Barry Matties: Thank you for speaking with us, Lee.
Andy Shaughnessy: We want to discuss finer pitches and features and EMI and EMC because we have talked to people having EMI issues, particularly in Germany on the automotive side. You mentioned that you weren’t seeing many EMI problems due to different ways of doing busses and other tricks that helped relieve those issues.
Lee Ritchey: I believe that might have been happening because they have big distributed networks in cars, and if you don’t do it right, you turn the whole car into an antenna. To Andy’s point, I used to do six to 12 EMI problems a year, but I did only one last year. The source of most EMI is a ripple in the power supply, which is caused by trying to drive these wide data busses for DDR, VME, etc., and the power supply hasn’t been designed correctly. When we replace a parallel bus with a differential pair, several things happen all at once. The incidence of wide busses switching from zero to one goes away, and that’s the villain in almost all cases.

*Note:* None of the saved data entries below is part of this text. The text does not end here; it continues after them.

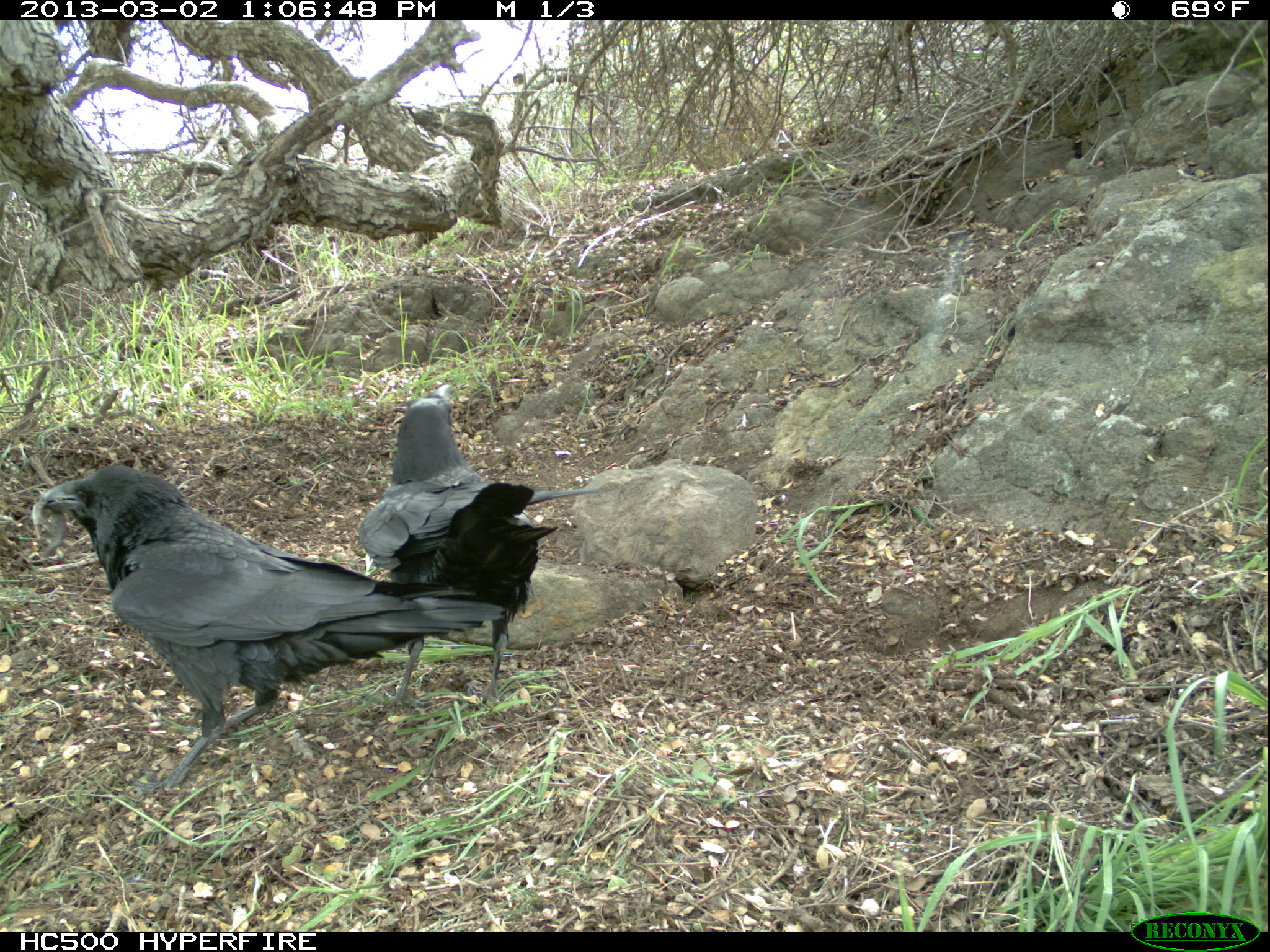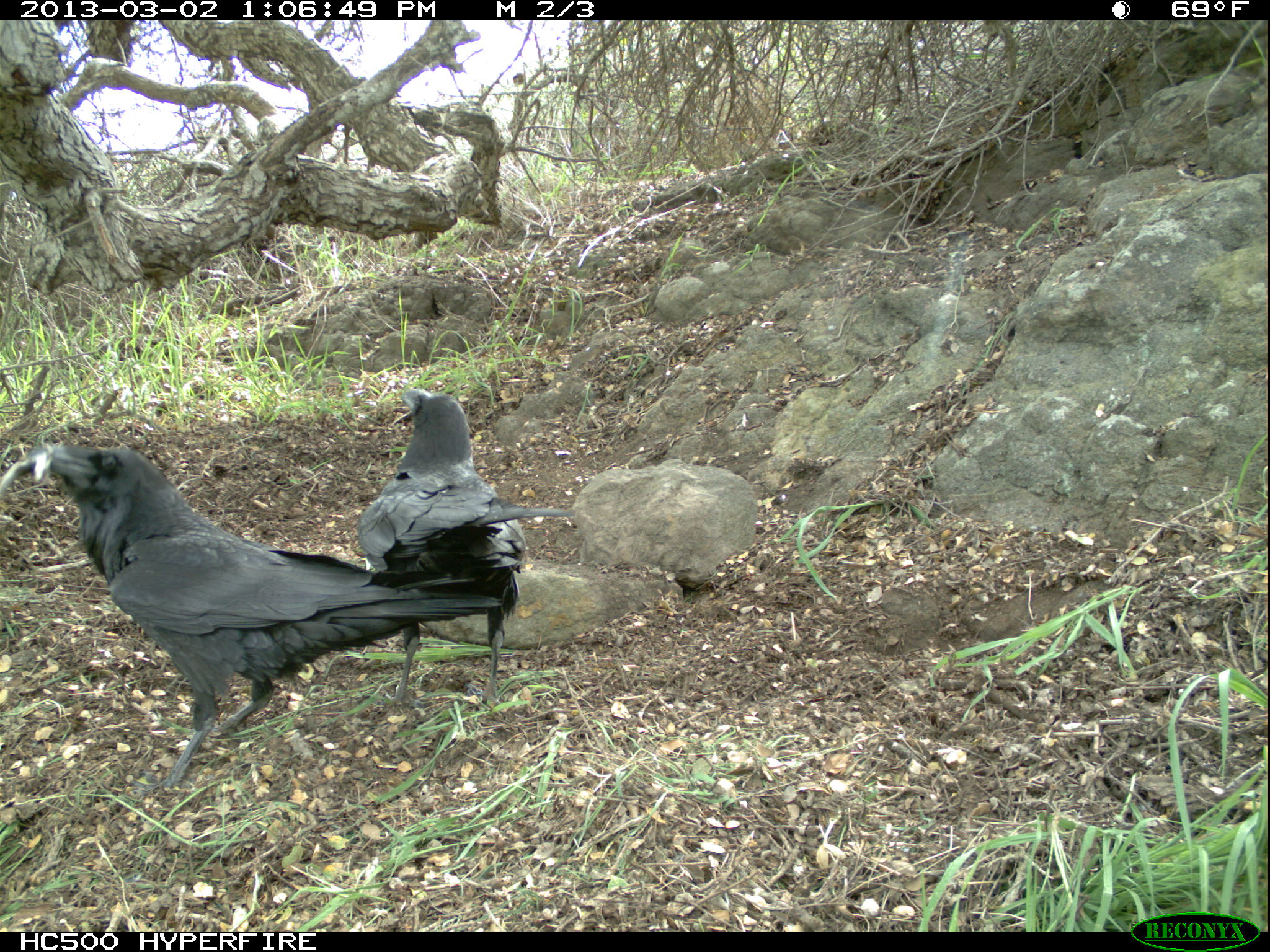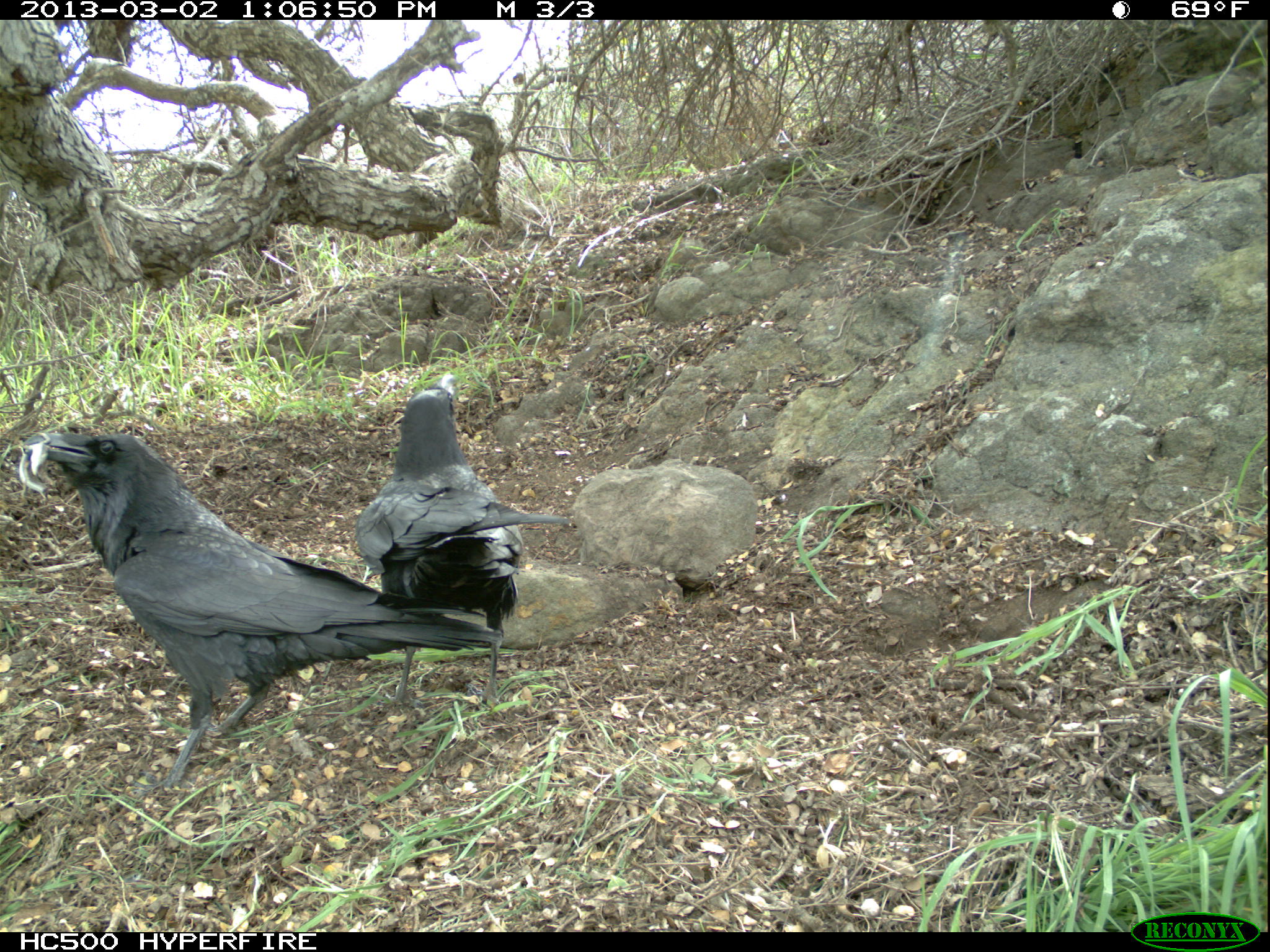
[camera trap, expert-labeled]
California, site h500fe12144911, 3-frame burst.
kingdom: Animalia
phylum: Chordata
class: Aves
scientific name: Aves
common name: bird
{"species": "bird (Aves)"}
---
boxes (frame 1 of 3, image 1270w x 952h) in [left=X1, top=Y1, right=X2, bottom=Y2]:
bird: [left=40, top=464, right=505, bottom=795]; [left=358, top=384, right=605, bottom=708]
other: [left=32, top=500, right=65, bottom=557]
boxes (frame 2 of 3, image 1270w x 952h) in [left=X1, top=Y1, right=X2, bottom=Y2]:
bird: [left=37, top=438, right=503, bottom=801]; [left=355, top=386, right=572, bottom=721]
other: [left=0, top=445, right=53, bottom=497]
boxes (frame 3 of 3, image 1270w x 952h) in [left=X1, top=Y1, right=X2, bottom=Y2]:
bird: [left=22, top=430, right=502, bottom=801]; [left=356, top=369, right=571, bottom=714]
other: [left=16, top=430, right=51, bottom=501]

Most of what I work on has nothing but differential pairs in it. Big networking products that you would think would be a problem are flying because of inherently quiet differential signaling. To give you an example, everyone has differential twisted pairs in your house. The energy on it is an EMI band, but we don’t have any issues, even with unshielded wires. The reason is that the fields cancel each other on the two wires. That does not happen when you have a single-ended circuit.
People having problems have something in their product, such as a parallel bus, with the power delivery system designed incorrectly. That used to be how we made easy money. I’d get a call and say, “Did you follow the app notes?” If the answer was, “Yes,” then I knew what their problem was. However, being a good consultant, I won’t tell you over the phone because then you think it’s free advice. You fly me out at great expense, we fix it, and you’re happy. It’s hard to get this concept through, but if you follow the app notes, you will likely have an EMI problem. If your problems are typical applications, then you will always have an EMI problem. Almost all of them say to use 0.1-uf and 0.01-uF capacitors in all sorts of different ways. Neither of those capacitors is able to deal with EMI. That’s my giveaway. I know what to fix. You don’t have the right capacitors in your power system.